Faber Music publishing details, also available in a longer version entitled Rave-Elation (Schindowski Mix), of 14 minutes duration which can be found here.

Audio Excerpt

Programme Notes

Rave-Elation was written for performance by the combined forces of Camerata Australia and Camerata Scotland. It uses aspects of popular music as a starting point, in particular that of the ‘techno’ music genre.

The piece is almost exclusively hedonistic in content, and this is deliberate. The main inspiration for the work comes from dance and ‘rave’ parties, especially the party-goers’ single-minded indulgence in physical enjoyment.
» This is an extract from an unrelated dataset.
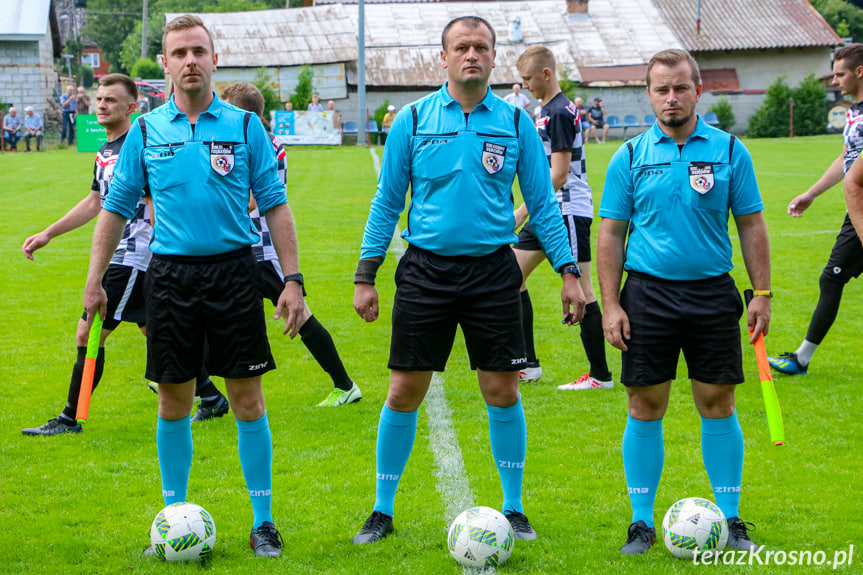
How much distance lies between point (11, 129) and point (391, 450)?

‘Rave’ parties are large dance events, popular in the 1990s where the music is loud, produced through loud amplifiers. A steady drum beat, simulated and at times reproduced in Rave-Elation by a MIDI drum kit, controls the tempo and the excitement of the dancing crowd. The tempo and beat of Rave-Elation reflect the popular fast mood of this ‘dance’ music.

Commissioned by Youth Music Australia, Rave-Elation was written with the financial support of the Australia Council, the Australian government’s arts funding and advisory body.
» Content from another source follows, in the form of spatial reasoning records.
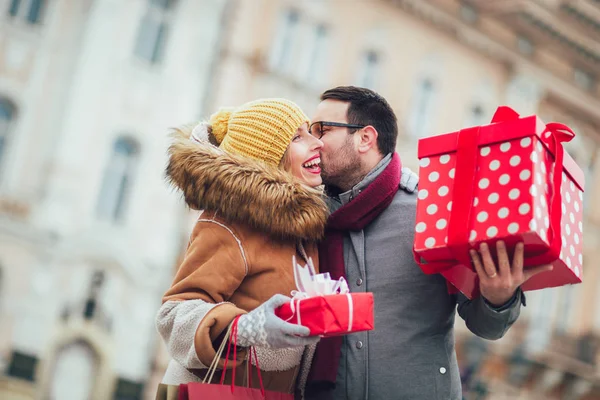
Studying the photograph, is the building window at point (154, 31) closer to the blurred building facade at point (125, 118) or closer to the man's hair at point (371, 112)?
the blurred building facade at point (125, 118)

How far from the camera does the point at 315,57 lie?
18938 millimetres

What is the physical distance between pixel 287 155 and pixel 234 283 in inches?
23.5

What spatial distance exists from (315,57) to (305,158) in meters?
15.8

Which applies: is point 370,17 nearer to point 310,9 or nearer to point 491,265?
point 310,9

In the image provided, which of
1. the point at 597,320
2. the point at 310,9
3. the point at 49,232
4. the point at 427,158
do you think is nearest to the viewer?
the point at 427,158

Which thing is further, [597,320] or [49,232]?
[597,320]

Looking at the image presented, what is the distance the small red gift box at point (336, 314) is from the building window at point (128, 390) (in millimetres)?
13453

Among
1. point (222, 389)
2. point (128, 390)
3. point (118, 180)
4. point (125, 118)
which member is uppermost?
point (125, 118)

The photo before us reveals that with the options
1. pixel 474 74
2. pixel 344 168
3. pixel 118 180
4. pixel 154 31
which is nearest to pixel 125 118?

(prog.note by Matthew Hindson)


“Matthew Hindson’s Rave-Elation, a homage to the ‘rave’ dance scene, was full of funky beats and catchy riffs pounded out with fairly relentless energy. One couldn’t call it subtle, but it was a hugely enjoyable celebration of the essentially hedonistic physicality of contemporary youth culture. It was greeted with a degree of enthusiasm from the audience which is relatively rare, alas, for contemporary music” – Stephen Whittington , The Adelaide Advertiser, 22 July 1997.
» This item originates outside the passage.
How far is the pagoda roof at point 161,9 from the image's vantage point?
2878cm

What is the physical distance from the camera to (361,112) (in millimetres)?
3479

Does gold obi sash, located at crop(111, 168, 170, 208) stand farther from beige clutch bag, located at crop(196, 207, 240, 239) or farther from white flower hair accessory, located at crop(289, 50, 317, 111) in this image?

“Hindson’s Rave-Elation continues his interest in popular styles, exploring techniques of techno styles and the spirit of physical enjoyment characteristic of rave parties. I find Hindson’s work in this area immensely interesting. He confronts the eternal problem of harnessing the energy of popular styles – how to handle their essential banality – in a variety of imaginative ways… I enjoyed hearing both these young composers hugely [David Horne’s Flicker was the other piece].” – Peter McCallum, The Sydney Morning Herald, 18 July, 1997.

CD Recording Available?

Not yet. However, a live recording of the piece is available through the Australian Music Centre library.

Other Information

This work featured in Veitstanz: Shake Rattle and Roll, a ballet choreographed by Berndt Schindowski, performed by Ballet Schindowski in Gelsenkirchen, Germany (January – March 2004).